**Exercise brief:** The span to repeat in the listing below runs from the line containing "你还知道哪些元音字母a发音为 /æ/ 的单词？" to the line containing "Pantone 17-1463 Tangerine Tango", inclusive. Repeat it exactly, and only it.

· · · · ·

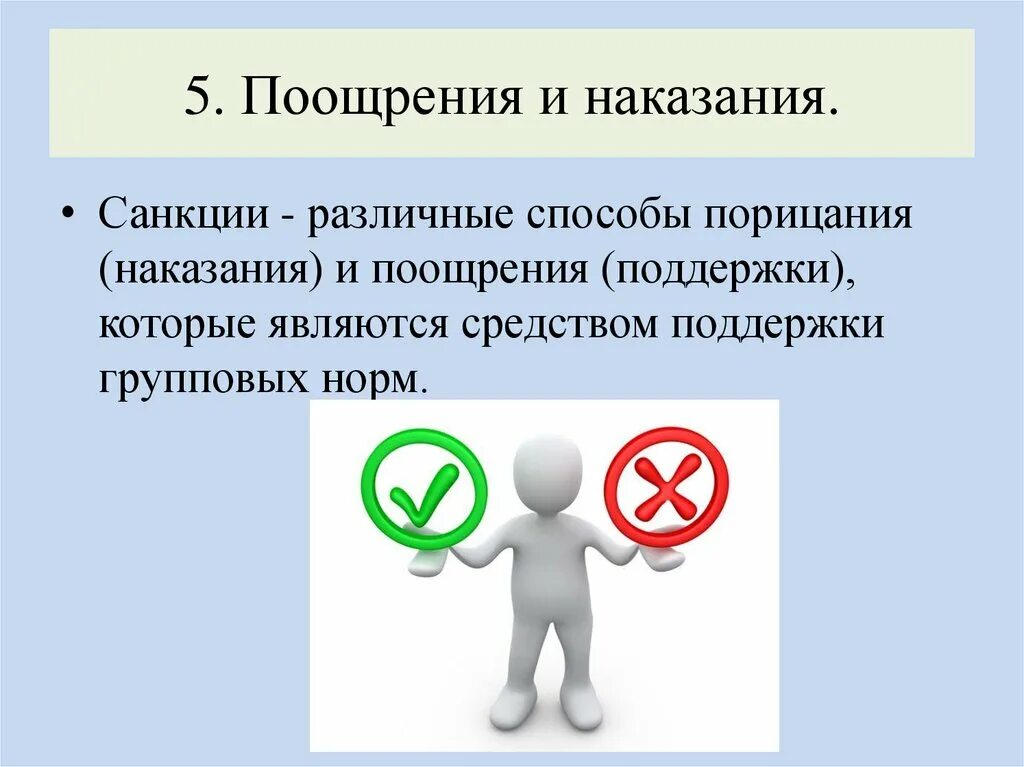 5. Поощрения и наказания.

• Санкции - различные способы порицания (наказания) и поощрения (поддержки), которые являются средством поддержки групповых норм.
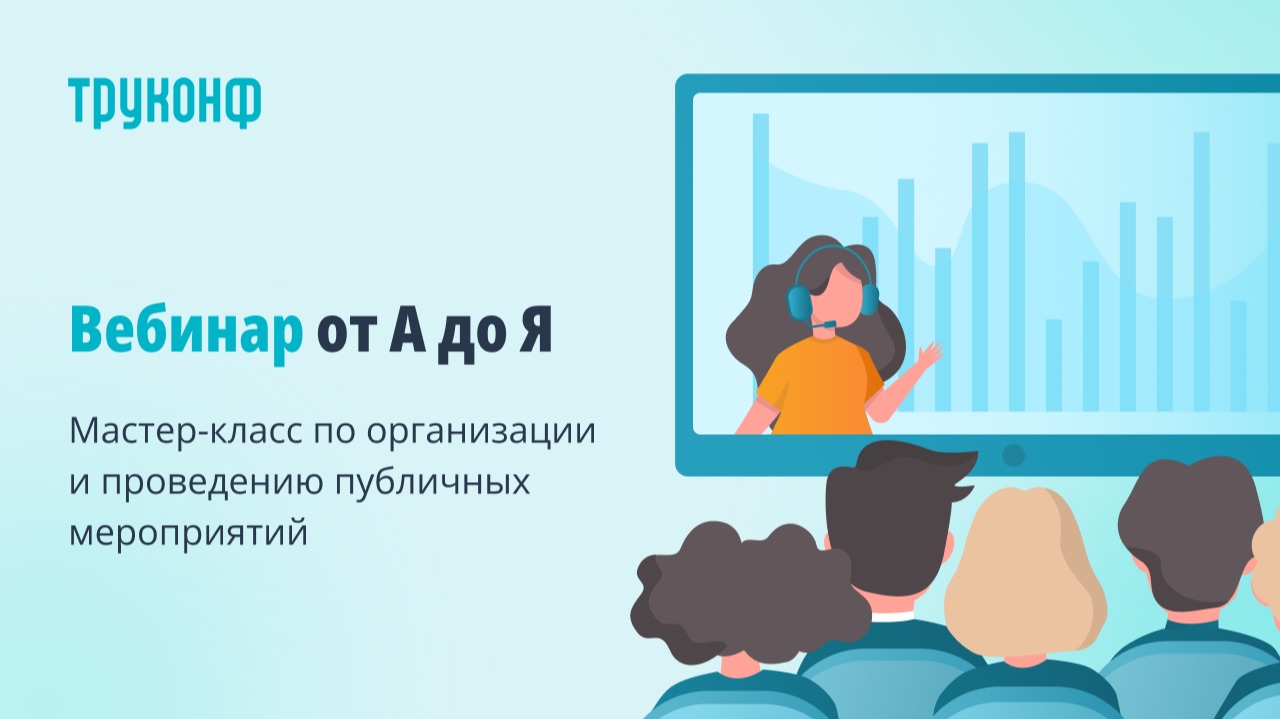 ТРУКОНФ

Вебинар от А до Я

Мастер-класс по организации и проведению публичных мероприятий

· · · · ·

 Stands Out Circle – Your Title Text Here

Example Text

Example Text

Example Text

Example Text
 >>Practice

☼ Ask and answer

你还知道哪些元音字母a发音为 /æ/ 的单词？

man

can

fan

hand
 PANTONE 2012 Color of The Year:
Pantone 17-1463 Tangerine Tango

· · · · ·

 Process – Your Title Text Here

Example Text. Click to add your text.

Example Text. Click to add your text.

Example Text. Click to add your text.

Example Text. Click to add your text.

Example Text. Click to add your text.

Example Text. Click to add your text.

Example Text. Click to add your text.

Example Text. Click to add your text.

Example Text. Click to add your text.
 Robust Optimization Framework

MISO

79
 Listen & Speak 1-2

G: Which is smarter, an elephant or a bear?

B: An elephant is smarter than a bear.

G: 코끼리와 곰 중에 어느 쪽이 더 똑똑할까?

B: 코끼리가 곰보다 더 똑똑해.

· · · · ·

**Output below:**
你还知道哪些元音字母a发音为 /æ/ 的单词？

man

can

fan

hand
 PANTONE 2012 Color of The Year:
Pantone 17-1463 Tangerine Tango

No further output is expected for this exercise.